Emig noted his group hoped to help create programs that were “... more long lasting and sustainable” than previous programs or existing initiatives.

“The goal of the PRI is not to just feed someone everyday, as through food pantry efforts, but also to show people how to feed themselves and take better care of their lives as they work through the issue of poverty on a personal level,” he noted.

The PRI program affecting Osceola County is part of a larger “whole” — Region Three.

“There are already some counties within our region that have action programs up and running,” Emig pointed out. “Our immediate area has been a bit slow in getting things going.

“Attending this recent gathering in Big Rapids, and a couple of meetings previous to that, got a group of us fired up to really start working on the project rather than just giving it lip service.
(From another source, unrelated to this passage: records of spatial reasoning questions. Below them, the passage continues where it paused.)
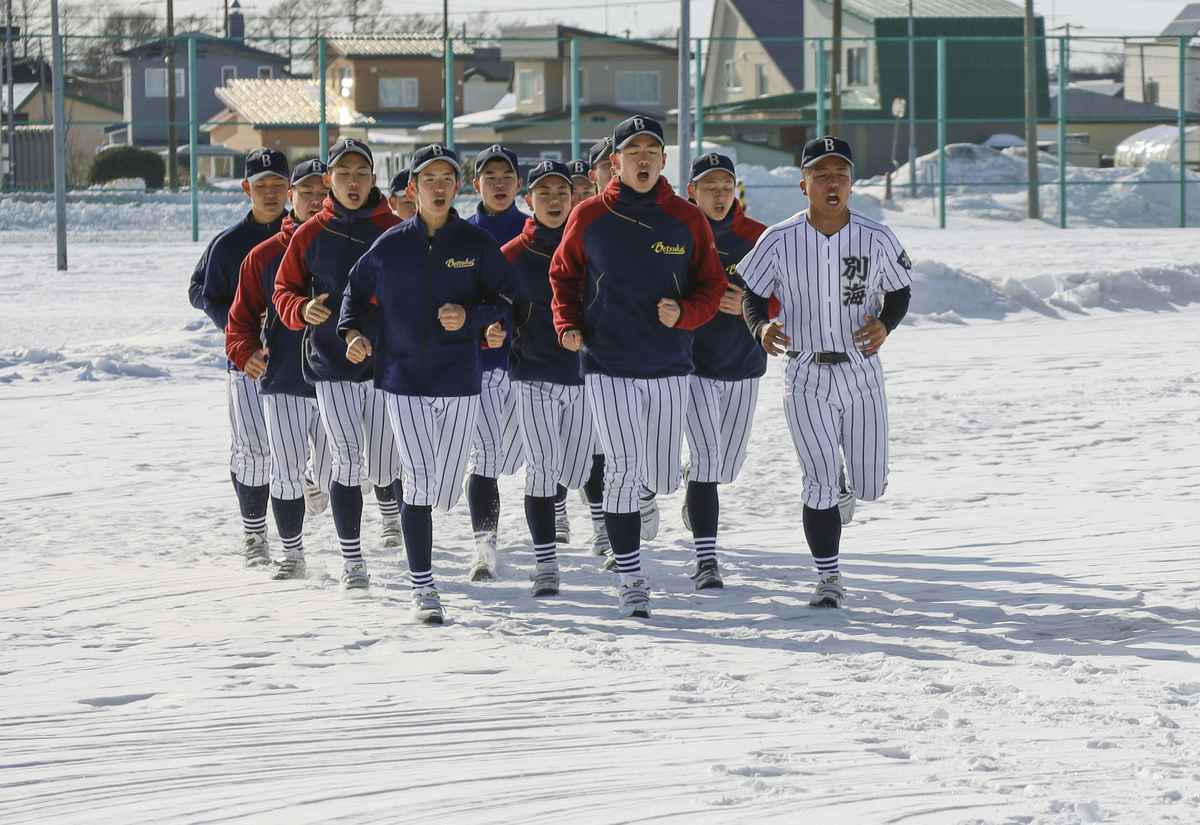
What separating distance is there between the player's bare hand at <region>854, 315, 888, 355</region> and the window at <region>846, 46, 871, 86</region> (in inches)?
2112

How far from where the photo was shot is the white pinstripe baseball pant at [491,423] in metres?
8.22

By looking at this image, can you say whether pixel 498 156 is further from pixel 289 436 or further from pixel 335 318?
pixel 289 436

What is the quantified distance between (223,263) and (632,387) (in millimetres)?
2293

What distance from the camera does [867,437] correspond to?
7.21 metres

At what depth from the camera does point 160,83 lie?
2953 inches

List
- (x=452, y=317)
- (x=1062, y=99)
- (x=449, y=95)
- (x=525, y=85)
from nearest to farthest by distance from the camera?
(x=452, y=317) < (x=449, y=95) < (x=1062, y=99) < (x=525, y=85)

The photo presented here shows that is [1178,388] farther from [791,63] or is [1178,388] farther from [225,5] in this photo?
[225,5]

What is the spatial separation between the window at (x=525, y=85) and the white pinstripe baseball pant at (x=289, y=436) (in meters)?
59.6

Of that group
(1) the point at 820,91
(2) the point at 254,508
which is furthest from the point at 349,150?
(1) the point at 820,91

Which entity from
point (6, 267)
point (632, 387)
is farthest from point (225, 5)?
point (632, 387)

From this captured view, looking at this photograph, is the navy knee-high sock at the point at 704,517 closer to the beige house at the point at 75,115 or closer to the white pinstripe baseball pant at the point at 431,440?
the white pinstripe baseball pant at the point at 431,440

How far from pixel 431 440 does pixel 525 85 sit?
6170 centimetres

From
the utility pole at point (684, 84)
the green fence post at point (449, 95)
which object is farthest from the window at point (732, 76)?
the utility pole at point (684, 84)

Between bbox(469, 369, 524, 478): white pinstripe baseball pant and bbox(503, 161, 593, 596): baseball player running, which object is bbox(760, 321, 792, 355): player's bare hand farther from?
bbox(469, 369, 524, 478): white pinstripe baseball pant
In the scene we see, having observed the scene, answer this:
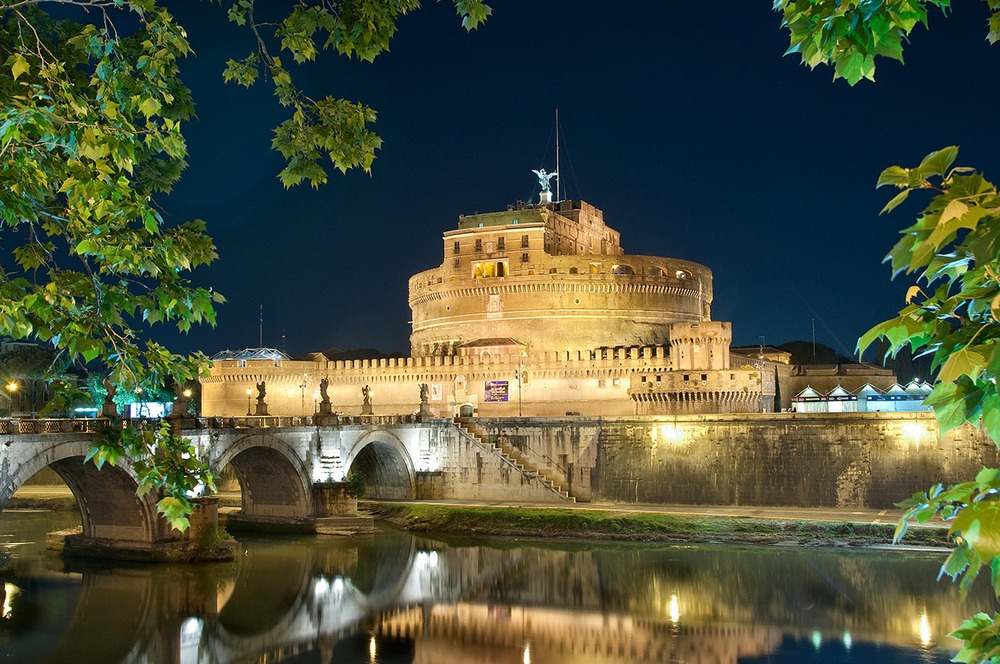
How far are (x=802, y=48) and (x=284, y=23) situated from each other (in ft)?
12.3

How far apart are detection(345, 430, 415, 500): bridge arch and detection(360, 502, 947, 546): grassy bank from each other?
109 inches

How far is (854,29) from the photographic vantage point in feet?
10.6

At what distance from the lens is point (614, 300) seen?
163ft

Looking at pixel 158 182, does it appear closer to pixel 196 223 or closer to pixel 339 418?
pixel 196 223

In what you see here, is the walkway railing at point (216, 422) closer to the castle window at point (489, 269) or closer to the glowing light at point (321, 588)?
the glowing light at point (321, 588)

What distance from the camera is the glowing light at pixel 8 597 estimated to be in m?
20.5

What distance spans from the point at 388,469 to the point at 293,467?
7.17 metres

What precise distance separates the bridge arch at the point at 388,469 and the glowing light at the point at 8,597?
1572cm

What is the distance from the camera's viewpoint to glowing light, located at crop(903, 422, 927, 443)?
31.4 metres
‘We needed to start doing something.

“The whole point is to connect local, sate, and federal poverty reduction activities, and maximize economic opportunities.”

Following the larger gathering and think-tank sessions, representatives of local groups reconvened a few weeks after the Big Rapids meeting to consider what to do next.

“We need to get the word out about poverty in our area,” said Emig.

“Too often, people around any area, including our own county, simply tend to avoid recognizing that poverty exists.

“We need to create a better awareness of a situation that we all know is there, but that we may have wanted to ignore.”

The local PRI group plan to develop a poverty simulation program in the near future — a mock day-in-the-life situation for people having contact with area residents that allows them to, in some small way, feel how frustrating poverty can be.

“We also plan to bring nationally recognized speakers into our area to address groups and organizations on the issue of poverty and poverty reduction efforts,” said Emig.

“This we hope to do by the end of summer.

“We think it is important to educate people about poverty and then be better able to create poverty reduction programs at a local level.

“If we are going to take action — any action — we want it to be meaningful.”

Emig and members of his group are painfully aware that they will never eradicate poverty — in Osceola County or anywhere else for that matter.

They hope to take simple, basic steps in dealing with the situation.

“We simply want to create awareness,” he said. “We hope to help folks develop more sensitivity to the situation.

“We’d like to see a few action steps taken — perhaps help individuals or groups fill some of the gaps in reaching out to neighbors in need.

“We’d like to see programs grow in our county that help people living in poverty gain the tools they need to pull themselves out of a life of poverty.

“We’d like to see our county — both the private and public sectors - better reach out to those in need of a hand up, not just a hand out.”